So, we’ve decided (OK, Congress did) that providing long-term unemployment makes folks lazy.  That providing benefits to those unemployed for more than 6 months means they would prefer to take $ 200 a week instead of  a job that would pay at least twice that much (which is what minimum wage provides).

Whether or not you agree with that premise (ok, REALLY?  You think that’s true????) is immaterial to the real facts.  Because the real facts are employers prefer- almost to 100%- to hire someone who already has a job than to hire someone who is unemployed.  So, given that fact, how would you expect the unemployed to get a job?

(Oh, wait, Congress is reconsidering providing long-term unemployment benefits today.  Not because they don’t think it makes them lazy.  But, it finally recognized that providing the unemployment benefits when there are NO jobs to be had is critical- and it also helps the economy in general.)

And, then we get to another fact.  Sometime in the past decade, employers decided they have the right to check the credit of potential (and current) employees.  First of all, the fact that the checking process itself dings one’s credit rating is immaterial to these potential employers. After all, this person wants a job, s/he should just accept the penalty- as part of the process.

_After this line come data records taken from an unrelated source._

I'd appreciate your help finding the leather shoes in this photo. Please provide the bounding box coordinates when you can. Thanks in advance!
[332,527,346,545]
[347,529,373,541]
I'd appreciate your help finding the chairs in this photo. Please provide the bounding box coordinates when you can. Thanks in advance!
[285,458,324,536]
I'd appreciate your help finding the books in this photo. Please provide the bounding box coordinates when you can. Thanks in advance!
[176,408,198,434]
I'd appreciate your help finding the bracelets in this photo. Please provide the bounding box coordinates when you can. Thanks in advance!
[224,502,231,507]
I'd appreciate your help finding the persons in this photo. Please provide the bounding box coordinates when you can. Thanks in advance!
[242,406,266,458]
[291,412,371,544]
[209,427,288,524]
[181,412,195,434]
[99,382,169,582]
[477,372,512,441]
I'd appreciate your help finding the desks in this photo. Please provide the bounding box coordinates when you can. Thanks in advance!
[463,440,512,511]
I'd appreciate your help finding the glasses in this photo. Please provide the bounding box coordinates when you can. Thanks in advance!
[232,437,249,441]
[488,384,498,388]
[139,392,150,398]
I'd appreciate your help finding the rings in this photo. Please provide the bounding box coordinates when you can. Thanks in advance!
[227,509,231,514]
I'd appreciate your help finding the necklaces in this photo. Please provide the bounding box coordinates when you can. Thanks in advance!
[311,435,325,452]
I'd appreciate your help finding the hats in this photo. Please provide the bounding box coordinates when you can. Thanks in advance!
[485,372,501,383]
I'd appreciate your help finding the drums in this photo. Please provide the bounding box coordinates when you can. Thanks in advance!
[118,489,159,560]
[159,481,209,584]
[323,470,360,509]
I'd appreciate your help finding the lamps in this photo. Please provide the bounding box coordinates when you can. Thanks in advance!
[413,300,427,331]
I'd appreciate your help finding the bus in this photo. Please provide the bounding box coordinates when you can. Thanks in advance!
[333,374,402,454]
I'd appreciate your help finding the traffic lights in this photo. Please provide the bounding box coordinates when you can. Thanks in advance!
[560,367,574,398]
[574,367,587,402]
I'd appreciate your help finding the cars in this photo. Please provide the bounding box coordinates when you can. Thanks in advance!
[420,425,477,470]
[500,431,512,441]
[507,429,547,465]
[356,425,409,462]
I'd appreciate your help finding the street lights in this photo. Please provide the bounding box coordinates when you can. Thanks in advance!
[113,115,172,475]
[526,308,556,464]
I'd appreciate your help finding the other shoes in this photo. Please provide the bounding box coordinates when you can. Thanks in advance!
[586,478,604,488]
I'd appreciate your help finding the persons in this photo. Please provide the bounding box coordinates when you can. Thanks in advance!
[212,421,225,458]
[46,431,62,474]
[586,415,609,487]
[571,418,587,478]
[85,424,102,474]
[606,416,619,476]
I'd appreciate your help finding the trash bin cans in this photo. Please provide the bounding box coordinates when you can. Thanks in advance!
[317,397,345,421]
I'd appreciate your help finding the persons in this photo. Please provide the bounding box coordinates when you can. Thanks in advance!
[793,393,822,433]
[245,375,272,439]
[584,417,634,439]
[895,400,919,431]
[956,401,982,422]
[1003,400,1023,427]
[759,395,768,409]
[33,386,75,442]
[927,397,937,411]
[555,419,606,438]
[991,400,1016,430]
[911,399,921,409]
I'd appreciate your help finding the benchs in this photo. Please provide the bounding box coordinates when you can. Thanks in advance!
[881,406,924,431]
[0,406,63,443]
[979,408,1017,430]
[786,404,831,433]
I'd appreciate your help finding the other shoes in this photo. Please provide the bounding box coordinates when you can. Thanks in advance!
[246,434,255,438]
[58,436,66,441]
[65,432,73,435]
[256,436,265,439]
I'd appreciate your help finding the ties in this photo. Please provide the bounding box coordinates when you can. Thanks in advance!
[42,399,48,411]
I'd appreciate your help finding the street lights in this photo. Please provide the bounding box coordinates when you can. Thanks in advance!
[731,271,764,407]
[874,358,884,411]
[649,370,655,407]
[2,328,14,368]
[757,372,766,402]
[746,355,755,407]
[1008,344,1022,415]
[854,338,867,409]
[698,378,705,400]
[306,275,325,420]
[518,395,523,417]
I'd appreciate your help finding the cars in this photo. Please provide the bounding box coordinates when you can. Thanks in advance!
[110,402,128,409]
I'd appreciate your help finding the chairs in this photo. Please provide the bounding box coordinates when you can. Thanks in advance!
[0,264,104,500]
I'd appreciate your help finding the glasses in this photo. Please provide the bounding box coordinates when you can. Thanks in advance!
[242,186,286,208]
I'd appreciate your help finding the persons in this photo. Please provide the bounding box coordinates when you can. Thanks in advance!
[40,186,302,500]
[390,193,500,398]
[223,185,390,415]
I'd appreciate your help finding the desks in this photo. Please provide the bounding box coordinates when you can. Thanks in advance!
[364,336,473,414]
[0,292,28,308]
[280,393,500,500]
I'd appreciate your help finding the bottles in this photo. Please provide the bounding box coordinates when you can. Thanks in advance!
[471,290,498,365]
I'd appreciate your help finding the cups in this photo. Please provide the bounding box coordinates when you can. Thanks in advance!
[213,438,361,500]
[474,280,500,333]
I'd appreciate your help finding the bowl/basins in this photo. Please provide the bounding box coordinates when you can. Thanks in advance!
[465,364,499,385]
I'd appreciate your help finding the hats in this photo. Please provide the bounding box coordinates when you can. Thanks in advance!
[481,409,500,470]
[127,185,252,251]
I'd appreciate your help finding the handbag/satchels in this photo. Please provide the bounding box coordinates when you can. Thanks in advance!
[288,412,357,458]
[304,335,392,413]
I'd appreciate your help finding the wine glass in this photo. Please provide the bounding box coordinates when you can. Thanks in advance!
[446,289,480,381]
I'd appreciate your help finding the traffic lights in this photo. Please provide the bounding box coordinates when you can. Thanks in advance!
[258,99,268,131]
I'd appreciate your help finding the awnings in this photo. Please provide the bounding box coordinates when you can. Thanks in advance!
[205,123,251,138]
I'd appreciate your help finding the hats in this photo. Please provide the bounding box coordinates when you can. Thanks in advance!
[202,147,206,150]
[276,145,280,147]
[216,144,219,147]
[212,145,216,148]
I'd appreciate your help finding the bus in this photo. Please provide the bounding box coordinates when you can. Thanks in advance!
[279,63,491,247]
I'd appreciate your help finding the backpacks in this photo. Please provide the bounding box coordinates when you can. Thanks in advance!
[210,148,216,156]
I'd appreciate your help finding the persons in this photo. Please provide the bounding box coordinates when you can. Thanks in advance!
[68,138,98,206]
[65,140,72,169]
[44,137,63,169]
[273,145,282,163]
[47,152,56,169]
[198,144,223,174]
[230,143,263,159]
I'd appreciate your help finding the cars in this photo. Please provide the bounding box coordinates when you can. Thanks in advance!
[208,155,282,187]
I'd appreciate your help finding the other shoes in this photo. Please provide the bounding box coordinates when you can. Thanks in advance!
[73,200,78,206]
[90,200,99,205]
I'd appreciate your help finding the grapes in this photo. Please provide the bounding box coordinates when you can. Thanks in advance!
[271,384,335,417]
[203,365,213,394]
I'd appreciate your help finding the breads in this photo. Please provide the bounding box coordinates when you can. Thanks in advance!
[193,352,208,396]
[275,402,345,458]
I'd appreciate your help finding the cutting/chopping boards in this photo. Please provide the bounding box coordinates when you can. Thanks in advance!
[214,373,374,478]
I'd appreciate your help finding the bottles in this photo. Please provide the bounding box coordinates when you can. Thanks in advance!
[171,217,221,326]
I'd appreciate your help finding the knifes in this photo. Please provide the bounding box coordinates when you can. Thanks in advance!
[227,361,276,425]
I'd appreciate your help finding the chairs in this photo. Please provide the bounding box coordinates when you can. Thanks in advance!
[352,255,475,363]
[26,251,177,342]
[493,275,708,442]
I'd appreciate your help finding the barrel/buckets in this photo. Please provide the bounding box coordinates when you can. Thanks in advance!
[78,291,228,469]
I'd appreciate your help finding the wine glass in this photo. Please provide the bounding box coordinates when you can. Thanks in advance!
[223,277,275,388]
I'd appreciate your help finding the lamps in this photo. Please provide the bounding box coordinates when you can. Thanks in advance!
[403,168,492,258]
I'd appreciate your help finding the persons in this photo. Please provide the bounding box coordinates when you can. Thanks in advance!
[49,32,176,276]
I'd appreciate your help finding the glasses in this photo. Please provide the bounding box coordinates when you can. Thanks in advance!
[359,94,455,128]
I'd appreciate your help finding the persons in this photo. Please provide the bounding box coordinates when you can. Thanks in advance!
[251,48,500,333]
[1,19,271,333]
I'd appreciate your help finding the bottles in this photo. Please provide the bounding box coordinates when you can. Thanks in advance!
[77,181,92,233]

But, let’s consider the real process.   Joe- or Tina- is looking for a job.  S/he is unemployed right now.  Which means the wages dropped from $ 70,000 (middle class), or $ 40,000 (working poor)  or even $ 20,000 (minimum wage) to ZERO.  Oh, sure, they get unemployment for the first 26 weeks or so.  But, we have 30 to 35% of the unemployed that have been so for a year or more.  Thanks to the effects of the “Great Recession” (which really was the “Middling Depression”).

What do you think happens to someone’s credit rating when they become unemployed?  Do you think they are able to pay their mortgage (the $70K) guy on time?  Do you think they are paying their bills on time (all of them)?   Do you think they were late for a car payment (the $ 20K person)?  Really?

So, their credit rating is now lower than it was before- in the 500 range.  You can understand that these folks would be poor credit risks for a new car loan or to buy a house.  But, do you think losing your job because a politician decided to cut 2000 teaching jobs to save money or Xerox decided to cut 5000 jobs means this newly unemployed person did something on his/her own accord that made them a “bad person”?  Of course, not.

Losing one’s job means you had a substantial change in income.  And, if you were making $70K a year and now subsist on unemployment (about $ 300 a week in Virginia), how do you pay your mortgage?  How do you pay your utilities on time?  You juggle all your bills doing the best you can- and keep scrambling to find another job.  And, that drop in credit rating does not change immediately when you get a new job- it takes a year or two for it to return to the levels you had when you were working.  So, it’s a long term issue for the unemployed- or even the recently re-employed.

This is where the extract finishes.